= Jovo Martinović =

Jovo Martinović is a freelance investigative journalist in Montenegro, known for his reporting on organized crime in Europe and war criminals in the Balkans. His works appeared in The Economist, Time, Newsday and the Financial Times. Among his noteworthy projects was helping produce a Vice News documentary on a gang of jewel thieves known as the Pink Panthers. Since October 22, 2015 he has been in prison in Montenegro and has been charged with involvement in a drug trafficking ring. Rights groups such as the Committee to Protect Journalists, Reporters Without Borders and Human Rights Watch have criticized Montenegro’s government for failing to provide evidence justifying the charges or pre-trial detention for over one year.

==Works==
Prior to his imprisonment, Martinović worked for 15 years on stories about crime and war criminals, and developed sources within criminal organizations. Martinović worked on an American Radioworks documentary, Massacre at Cuska, which focused on a 1999 attack on an ethnic Albanian village in Kosovo by a Serbian death squad that left 41 unarmed civilians dead.
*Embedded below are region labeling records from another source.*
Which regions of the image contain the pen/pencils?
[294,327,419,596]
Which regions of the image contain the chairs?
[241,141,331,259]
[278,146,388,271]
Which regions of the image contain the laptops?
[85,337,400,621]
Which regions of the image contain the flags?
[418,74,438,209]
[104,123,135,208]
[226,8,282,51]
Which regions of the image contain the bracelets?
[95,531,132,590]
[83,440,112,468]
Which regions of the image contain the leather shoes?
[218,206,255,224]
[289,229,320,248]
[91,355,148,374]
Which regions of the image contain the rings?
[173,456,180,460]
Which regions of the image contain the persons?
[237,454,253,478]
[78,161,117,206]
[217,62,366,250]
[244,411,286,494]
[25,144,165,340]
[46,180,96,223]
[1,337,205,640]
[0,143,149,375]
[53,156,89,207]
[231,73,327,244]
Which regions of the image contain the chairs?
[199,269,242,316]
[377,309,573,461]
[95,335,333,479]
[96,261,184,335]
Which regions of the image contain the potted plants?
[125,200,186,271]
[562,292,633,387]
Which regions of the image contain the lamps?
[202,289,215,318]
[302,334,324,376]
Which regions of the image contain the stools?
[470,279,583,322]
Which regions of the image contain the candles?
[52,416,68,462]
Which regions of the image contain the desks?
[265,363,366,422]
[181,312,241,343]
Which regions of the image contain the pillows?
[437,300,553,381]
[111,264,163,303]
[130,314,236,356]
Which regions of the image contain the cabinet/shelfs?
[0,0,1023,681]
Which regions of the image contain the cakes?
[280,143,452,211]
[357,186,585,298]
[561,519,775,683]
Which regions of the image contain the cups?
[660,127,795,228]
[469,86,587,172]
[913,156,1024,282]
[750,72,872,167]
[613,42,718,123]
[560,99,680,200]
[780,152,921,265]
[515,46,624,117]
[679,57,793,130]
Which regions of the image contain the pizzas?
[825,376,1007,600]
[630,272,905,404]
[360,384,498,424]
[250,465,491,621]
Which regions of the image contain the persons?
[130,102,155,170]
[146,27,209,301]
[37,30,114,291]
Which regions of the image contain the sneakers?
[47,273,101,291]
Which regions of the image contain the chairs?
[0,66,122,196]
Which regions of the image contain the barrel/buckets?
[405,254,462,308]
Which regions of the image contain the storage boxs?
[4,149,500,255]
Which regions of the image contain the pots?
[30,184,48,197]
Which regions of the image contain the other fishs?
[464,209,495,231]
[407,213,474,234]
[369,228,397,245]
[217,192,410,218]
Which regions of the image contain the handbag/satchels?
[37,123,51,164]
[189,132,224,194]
Furthermore, he worked for more than 10 years with Matt McAllester, a Pulitzer-winning reporter for Newsday, investigating war criminals and organized crime groups in the Balkans. In 2014, he worked with VICE on a documentary series called "Pink Panthers," about a renowned ring of Balkan thieves who are suspected of stealing hundreds of millions in gold and jewels from some of the world’s most-expensive jewelers. When he was detained, Martinović was producing a documentary film for CAPA Presse, a French production company.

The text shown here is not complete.